A word-for-word transcript of the closing lines is required: from the one with "Na2CO3の製法(アンモニアソーダ法のフローチャート)1" through the final line of the data.

● ● ● ● ● ● ●

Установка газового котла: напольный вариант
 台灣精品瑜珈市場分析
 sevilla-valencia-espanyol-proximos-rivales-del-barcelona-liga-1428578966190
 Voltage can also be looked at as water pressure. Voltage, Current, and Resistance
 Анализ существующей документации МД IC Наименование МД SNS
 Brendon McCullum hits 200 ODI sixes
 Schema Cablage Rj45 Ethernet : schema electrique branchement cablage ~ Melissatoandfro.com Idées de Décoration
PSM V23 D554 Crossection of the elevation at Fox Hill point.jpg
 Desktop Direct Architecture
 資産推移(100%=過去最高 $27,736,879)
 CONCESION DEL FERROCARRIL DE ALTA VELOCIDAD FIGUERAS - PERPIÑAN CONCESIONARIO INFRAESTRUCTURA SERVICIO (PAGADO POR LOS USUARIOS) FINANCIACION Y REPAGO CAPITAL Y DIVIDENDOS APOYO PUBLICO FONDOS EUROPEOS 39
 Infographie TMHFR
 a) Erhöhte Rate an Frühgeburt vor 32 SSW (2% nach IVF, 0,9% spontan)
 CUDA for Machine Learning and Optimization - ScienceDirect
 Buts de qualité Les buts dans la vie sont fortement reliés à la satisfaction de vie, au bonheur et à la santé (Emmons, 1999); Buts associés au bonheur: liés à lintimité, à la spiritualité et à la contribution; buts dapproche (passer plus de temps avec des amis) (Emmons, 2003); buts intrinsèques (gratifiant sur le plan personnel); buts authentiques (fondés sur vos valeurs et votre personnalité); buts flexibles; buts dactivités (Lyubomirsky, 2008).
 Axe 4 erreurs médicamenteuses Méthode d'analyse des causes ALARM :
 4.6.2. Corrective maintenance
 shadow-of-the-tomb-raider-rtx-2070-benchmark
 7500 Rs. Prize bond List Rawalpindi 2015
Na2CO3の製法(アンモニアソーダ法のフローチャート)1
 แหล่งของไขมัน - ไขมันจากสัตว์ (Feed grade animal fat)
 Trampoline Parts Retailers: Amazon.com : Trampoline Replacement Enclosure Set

● ● ● ● ● ● ●

▸ **Task answer**:
Na2CO3の製法(アンモニアソーダ法のフローチャート)1
 แหล่งของไขมัน - ไขมันจากสัตว์ (Feed grade animal fat)
 Trampoline Parts Retailers: Amazon.com : Trampoline Replacement Enclosure Set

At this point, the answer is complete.